Provided information
+++++

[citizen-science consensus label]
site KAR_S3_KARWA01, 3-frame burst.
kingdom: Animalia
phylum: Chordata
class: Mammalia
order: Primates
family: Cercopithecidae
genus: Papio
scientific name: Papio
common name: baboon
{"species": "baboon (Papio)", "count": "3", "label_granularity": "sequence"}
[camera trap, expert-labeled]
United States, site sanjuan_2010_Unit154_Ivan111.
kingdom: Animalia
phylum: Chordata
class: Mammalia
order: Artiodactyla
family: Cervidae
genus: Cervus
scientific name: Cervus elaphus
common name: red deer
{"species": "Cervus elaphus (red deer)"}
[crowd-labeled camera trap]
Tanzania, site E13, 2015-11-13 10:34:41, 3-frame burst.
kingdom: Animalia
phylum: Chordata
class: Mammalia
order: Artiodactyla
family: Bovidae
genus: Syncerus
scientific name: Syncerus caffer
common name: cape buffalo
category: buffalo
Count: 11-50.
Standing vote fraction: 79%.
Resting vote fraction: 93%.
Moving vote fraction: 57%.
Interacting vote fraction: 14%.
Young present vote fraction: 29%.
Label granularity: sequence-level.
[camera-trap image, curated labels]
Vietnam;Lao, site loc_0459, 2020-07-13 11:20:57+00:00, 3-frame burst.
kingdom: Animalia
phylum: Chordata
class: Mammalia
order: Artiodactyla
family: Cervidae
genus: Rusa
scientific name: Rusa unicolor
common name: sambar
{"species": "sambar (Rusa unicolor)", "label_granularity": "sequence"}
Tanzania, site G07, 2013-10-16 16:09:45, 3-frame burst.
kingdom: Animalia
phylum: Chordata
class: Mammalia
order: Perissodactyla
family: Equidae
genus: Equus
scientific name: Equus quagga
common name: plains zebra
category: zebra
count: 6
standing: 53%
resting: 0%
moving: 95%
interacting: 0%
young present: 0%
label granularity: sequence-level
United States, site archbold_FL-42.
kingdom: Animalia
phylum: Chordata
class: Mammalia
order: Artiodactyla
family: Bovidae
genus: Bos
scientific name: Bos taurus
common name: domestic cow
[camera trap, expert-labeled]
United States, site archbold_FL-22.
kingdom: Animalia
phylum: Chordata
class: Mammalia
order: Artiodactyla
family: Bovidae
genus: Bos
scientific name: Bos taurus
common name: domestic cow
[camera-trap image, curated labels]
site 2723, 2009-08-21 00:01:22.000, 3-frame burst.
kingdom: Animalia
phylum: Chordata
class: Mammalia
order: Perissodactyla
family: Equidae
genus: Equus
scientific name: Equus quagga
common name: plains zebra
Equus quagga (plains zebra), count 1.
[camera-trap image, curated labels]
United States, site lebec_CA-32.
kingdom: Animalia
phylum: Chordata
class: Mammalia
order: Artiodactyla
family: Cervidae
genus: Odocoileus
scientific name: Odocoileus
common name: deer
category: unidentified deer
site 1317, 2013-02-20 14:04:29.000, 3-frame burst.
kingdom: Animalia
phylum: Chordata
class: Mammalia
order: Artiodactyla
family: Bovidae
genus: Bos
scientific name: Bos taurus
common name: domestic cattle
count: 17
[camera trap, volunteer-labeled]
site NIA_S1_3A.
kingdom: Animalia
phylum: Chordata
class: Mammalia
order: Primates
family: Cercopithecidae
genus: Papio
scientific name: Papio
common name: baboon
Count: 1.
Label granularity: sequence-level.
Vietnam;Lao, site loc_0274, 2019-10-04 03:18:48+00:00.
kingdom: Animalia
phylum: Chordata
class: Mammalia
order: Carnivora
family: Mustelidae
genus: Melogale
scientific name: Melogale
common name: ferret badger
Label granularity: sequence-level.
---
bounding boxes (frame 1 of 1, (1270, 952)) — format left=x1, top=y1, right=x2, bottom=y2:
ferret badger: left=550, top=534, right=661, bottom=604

+++++

Repeat all the entries above without altering anything.

Output
[citizen-science consensus label]
site KAR_S3_KARWA01, 3-frame burst.
kingdom: Animalia
phylum: Chordata
class: Mammalia
order: Primates
family: Cercopithecidae
genus: Papio
scientific name: Papio
common name: baboon
{"species": "baboon (Papio)", "count": "3", "label_granularity": "sequence"}
[camera trap, expert-labeled]
United States, site sanjuan_2010_Unit154_Ivan111.
kingdom: Animalia
phylum: Chordata
class: Mammalia
order: Artiodactyla
family: Cervidae
genus: Cervus
scientific name: Cervus elaphus
common name: red deer
{"species": "Cervus elaphus (red deer)"}
[crowd-labeled camera trap]
Tanzania, site E13, 2015-11-13 10:34:41, 3-frame burst.
kingdom: Animalia
phylum: Chordata
class: Mammalia
order: Artiodactyla
family: Bovidae
genus: Syncerus
scientific name: Syncerus caffer
common name: cape buffalo
category: buffalo
Count: 11-50.
Standing vote fraction: 79%.
Resting vote fraction: 93%.
Moving vote fraction: 57%.
Interacting vote fraction: 14%.
Young present vote fraction: 29%.
Label granularity: sequence-level.
[camera-trap image, curated labels]
Vietnam;Lao, site loc_0459, 2020-07-13 11:20:57+00:00, 3-frame burst.
kingdom: Animalia
phylum: Chordata
class: Mammalia
order: Artiodactyla
family: Cervidae
genus: Rusa
scientific name: Rusa unicolor
common name: sambar
{"species": "sambar (Rusa unicolor)", "label_granularity": "sequence"}
Tanzania, site G07, 2013-10-16 16:09:45, 3-frame burst.
kingdom: Animalia
phylum: Chordata
class: Mammalia
order: Perissodactyla
family: Equidae
genus: Equus
scientific name: Equus quagga
common name: plains zebra
category: zebra
count: 6
standing: 53%
resting: 0%
moving: 95%
interacting: 0%
young present: 0%
label granularity: sequence-level
United States, site archbold_FL-42.
kingdom: Animalia
phylum: Chordata
class: Mammalia
order: Artiodactyla
family: Bovidae
genus: Bos
scientific name: Bos taurus
common name: domestic cow
[camera trap, expert-labeled]
United States, site archbold_FL-22.
kingdom: Animalia
phylum: Chordata
class: Mammalia
order: Artiodactyla
family: Bovidae
genus: Bos
scientific name: Bos taurus
common name: domestic cow
[camera-trap image, curated labels]
site 2723, 2009-08-21 00:01:22.000, 3-frame burst.
kingdom: Animalia
phylum: Chordata
class: Mammalia
order: Perissodactyla
family: Equidae
genus: Equus
scientific name: Equus quagga
common name: plains zebra
Equus quagga (plains zebra), count 1.
[camera-trap image, curated labels]
United States, site lebec_CA-32.
kingdom: Animalia
phylum: Chordata
class: Mammalia
order: Artiodactyla
family: Cervidae
genus: Odocoileus
scientific name: Odocoileus
common name: deer
category: unidentified deer
site 1317, 2013-02-20 14:04:29.000, 3-frame burst.
kingdom: Animalia
phylum: Chordata
class: Mammalia
order: Artiodactyla
family: Bovidae
genus: Bos
scientific name: Bos taurus
common name: domestic cattle
count: 17
[camera trap, volunteer-labeled]
site NIA_S1_3A.
kingdom: Animalia
phylum: Chordata
class: Mammalia
order: Primates
family: Cercopithecidae
genus: Papio
scientific name: Papio
common name: baboon
Count: 1.
Label granularity: sequence-level.
Vietnam;Lao, site loc_0274, 2019-10-04 03:18:48+00:00.
kingdom: Animalia
phylum: Chordata
class: Mammalia
order: Carnivora
family: Mustelidae
genus: Melogale
scientific name: Melogale
common name: ferret badger
Label granularity: sequence-level.
---
bounding boxes (frame 1 of 1, (1270, 952)) — format left=x1, top=y1, right=x2, bottom=y2:
ferret badger: left=550, top=534, right=661, bottom=604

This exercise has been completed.